Page last updated at 17:00 GMT, Tuesday, 21 April 2009 18:00 UK

Search begins for living statues

Antony Gormley with a model of his plinth
Antony Gormley says he hopes "everyone" will apply to take part

The search has begun for members of the public to become living works of art on Trafalgar Square's fourth plinth.

Artist Antony Gormley wants more than 2,400 people to stand on the central London plinth for one hour each, over 100 days from 6 July.

He has invited volunteers to register via the website, with participants selected at random.

However Westminster City Council warned that it had yet to grant planning permission for the project.

Mr Gormley, who created the Angel of the North, said he hoped the whole of the UK would be represented in the work, entitled One and Other.

Volunteers would be free to do whatever they liked on the plinth, as long as it was legal, and Mr Gormley said he expected some people to behave quite outrageously.

This is the real beginning of the project when it starts to get exciting

Antony Gormley, artist

The different regions of the UK would be represented proportionally, including 304 participants from London.

Mr Gormley said the work would be "about putting the living body in place of a statue and learning how people feel being that alone in such a public place".

It is proposed that events on the plinth would also be streamed live on the internet.

The artist added: "This is the real beginning of the project when it starts to get exciting.
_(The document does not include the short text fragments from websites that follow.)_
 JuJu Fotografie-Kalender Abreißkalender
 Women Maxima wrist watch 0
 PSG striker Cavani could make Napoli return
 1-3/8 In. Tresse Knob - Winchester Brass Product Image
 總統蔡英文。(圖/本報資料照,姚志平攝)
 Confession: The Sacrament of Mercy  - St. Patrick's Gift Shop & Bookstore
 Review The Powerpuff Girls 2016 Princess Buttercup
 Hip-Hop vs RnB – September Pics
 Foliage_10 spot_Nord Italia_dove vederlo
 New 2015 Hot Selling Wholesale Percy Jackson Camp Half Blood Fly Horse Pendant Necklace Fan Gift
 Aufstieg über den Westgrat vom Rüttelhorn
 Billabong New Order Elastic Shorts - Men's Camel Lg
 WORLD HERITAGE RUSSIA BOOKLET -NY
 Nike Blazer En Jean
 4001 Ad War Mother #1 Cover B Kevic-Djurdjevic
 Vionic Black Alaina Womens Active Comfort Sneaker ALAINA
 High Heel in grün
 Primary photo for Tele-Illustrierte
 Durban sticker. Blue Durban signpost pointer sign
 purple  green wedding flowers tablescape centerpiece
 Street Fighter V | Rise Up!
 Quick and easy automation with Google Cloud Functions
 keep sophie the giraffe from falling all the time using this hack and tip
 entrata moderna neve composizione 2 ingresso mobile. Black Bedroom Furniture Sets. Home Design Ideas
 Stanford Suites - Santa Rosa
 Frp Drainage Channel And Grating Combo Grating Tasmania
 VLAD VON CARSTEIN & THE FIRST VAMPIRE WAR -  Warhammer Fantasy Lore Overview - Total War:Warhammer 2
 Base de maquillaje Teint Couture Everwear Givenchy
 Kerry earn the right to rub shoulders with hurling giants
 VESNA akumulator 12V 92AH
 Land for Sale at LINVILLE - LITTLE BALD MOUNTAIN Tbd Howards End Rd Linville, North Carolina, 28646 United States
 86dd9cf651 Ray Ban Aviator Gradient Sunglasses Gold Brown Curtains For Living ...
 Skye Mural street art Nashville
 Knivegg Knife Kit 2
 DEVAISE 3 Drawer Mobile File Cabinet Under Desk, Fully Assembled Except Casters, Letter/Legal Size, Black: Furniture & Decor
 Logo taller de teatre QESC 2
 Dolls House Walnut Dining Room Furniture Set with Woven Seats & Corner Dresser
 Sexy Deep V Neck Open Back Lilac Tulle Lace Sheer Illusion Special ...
I hope that everyone will apply."

London Mayor Boris Johnson also urged people to sign up.

"The One and Other is an opportunity to turn yourself into a work of art and create something unprecedented and inimitable in this wonderful city of ours," he said.

'Serious concerns'

Westminster City Council's head of development planning services, John Walker, said it had only recently received the project's planning application.

The council's planning committee will consult upon it before granting permission, he added.

"It is not a straightforward case because, in addition to the artwork itself, there is a lot of supporting infrastructure needed to run the event and this will take up a significant amount of space in the square," Mr Walker said.

"We have serious concerns that the organisers are encouraging people to apply to take part when, like any other planning application, it needs to be properly considered."

Trafalgar Square's fourth plinth has been reserved for work by contemporary artists and has previously displayed art by Thomas Schutte and Marc Quinn.